**WHAT THE EXERCISE ASKS:**
Pick up the passage on why Java's Collection.parallelStream() exists right after its final sentence, and write the next part.

We've made a lot of design tradeoffs to merge sequential and parallel
streams. The result, I believe, is a clean one and will add to the
library's chances of still being useful in 10+ years, but I don't
particularly like the idea of encouraging people to think this is a
sequential library with some parallel bags nailed on the side.
In Java 8, the Collection interface was extended with two methods that return Stream<E>: stream(), which returns a sequential stream, and parallelStream(), which returns a possibly-parallel stream. Stream itself also has a parallel() method that returns an equivalent parallel stream (either mutating the current stream to be parallel or creating a new stream).
The duplication has obvious disadvantages:
It's confusing. A question asks whether calling both parallelStream().parallel() is necessary to be sure the stream is parallel, given that parallelStream() may return a sequential stream. Why does parallelStream() exist if it can't make a guarantee? The other way around is also confusing -- if parallelStream() returns a sequential stream, there's probably a reason (e.g., an inherently sequential data structure for which parallel streams are a performance trap); what should Stream.parallel() do for such a stream? (UnsupportedOperationException is not allowed by parallel()'s specification.)
Adding methods to an interface risks conflicts if an existing implementation has a similarly-named method with an incompatible return type. Adding parallelStream() in addition to stream() doubles the risk for little gain. (Note that parallelStream() was at one point just named parallel(), though I don't know if it was renamed to avoid name clashes or for another reason.)
Why does Collection.parallelStream() exist when calling Collection.stream().parallel() does the same thing?
The Javadocs for Collection.(parallelS|s)tream() and Stream itself don't answer the question, so it's off to the mailing lists for the rationale. I went through the lambda-libs-spec-observers archives and found one thread specifically about Collection.parallelStream() and another thread that touched on whether java.util.Arrays should provide parallelStream() to match (or actually, whether it should be removed). There was no once-and-for-all conclusion, so perhaps I've missed something from another list or the matter was settled in private discussion. (Perhaps Brian Goetz, one of the principals of this discussion, can fill in anything missing.)
The participants made their points well, so this answer is mostly just an organization of the relevant quotes, with a few clarifications in [brackets], presented in order of importance (as I interpret it).
parallelStream() covers a very common case
Brian Goetz in the first thread, explaining why Collections.parallelStream() is valuable enough to keep even after other parallel stream factory methods have been removed:
We do not have explicit parallel versions of each of these [stream factories]; we did
originally, and to prune down the API surface area, we cut them on the
theory that dropping 20+ methods from the API was worth the tradeoff of
the surface yuckiness and performance cost of .intRange(...).parallel().
But we did not make that choice with Collection.

**Excerpts from a spatial dataset:**
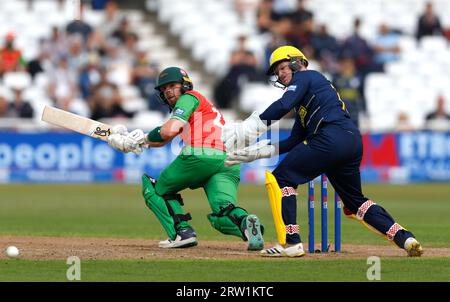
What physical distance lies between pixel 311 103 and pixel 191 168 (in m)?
1.53

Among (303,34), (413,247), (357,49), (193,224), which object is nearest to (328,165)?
(413,247)

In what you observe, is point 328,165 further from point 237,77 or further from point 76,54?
point 76,54

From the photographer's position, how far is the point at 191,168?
10867mm

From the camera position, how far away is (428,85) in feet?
87.3

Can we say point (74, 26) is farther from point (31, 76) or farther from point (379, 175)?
point (379, 175)

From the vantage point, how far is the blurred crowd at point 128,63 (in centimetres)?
2353

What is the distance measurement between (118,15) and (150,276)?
18170 millimetres

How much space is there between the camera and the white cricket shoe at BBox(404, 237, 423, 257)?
397 inches

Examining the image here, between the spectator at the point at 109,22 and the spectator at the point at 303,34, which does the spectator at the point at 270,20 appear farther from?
the spectator at the point at 109,22

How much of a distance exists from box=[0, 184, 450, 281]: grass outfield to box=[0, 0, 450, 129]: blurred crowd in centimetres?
207

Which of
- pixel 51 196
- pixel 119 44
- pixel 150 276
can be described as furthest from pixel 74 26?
pixel 150 276

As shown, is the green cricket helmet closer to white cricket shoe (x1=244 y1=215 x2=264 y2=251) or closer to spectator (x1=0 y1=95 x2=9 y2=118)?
white cricket shoe (x1=244 y1=215 x2=264 y2=251)

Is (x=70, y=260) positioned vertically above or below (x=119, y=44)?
below

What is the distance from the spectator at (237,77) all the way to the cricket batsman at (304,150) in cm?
1405
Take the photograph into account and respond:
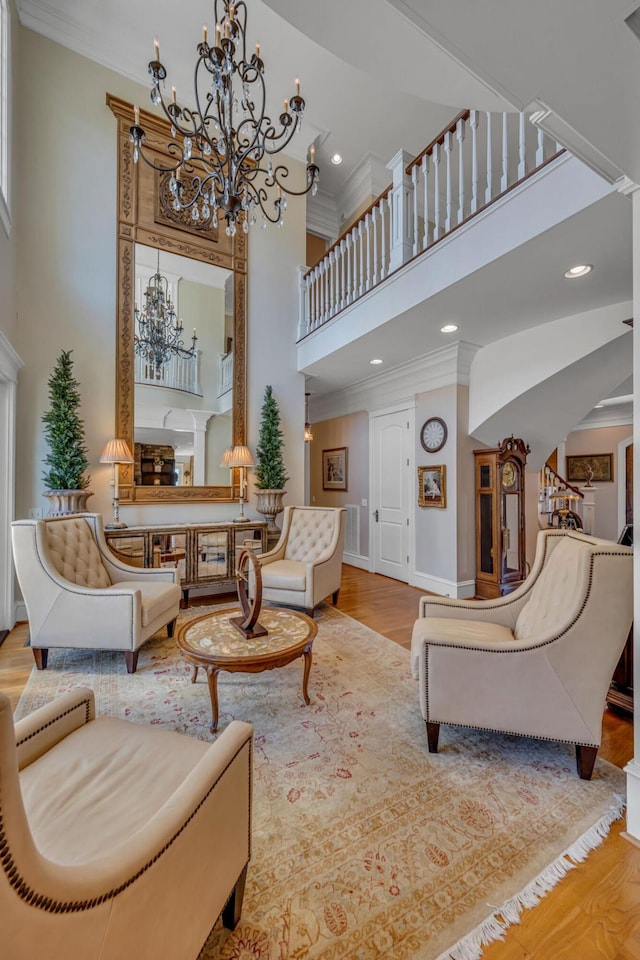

**RESPONSE TO THIS EXERCISE:**
We could either remove the Collection.parallelStream(), or we could add
the parallel versions of all the generators, or we could do nothing and
leave it as is. I think all are justifiable on API design grounds.
I kind of like the status quo, despite its inconsistency. Instead of
having 2N stream construction methods, we have N+1 -- but that extra 1
covers a huge number of cases, because it is inherited by every
Collection. So I can justify to myself why having that extra 1 method
is worth it, and why accepting the inconsistency of going no further is
acceptable.
Do others disagree? Is N+1 [Collections.parallelStream() only] the practical choice here? Or should we go
for the purity of N [rely on Stream.parallel()]? Or the convenience and consistency of 2N [parallel versions of all factories]? Or is
there some even better N+3 [Collections.parallelStream() plus other special cases], for some other specially chosen cases we
want to give special support to?
Brian Goetz stands by this position in the later discussion about Arrays.parallelStream():
I still really like Collection.parallelStream; it has huge
discoverability advantages, and offers a pretty big return on API
surface area -- one more method, but provides value in a lot of places,
since Collection will be a really common case of a stream source.
parallelStream() is more performant
Brian Goetz:
Direct version [parallelStream()] is more performant, in that it requires less wrapping (to
turn a stream into a parallel stream, you have to first create the
sequential stream, then transfer ownership of its state into a new
Stream.)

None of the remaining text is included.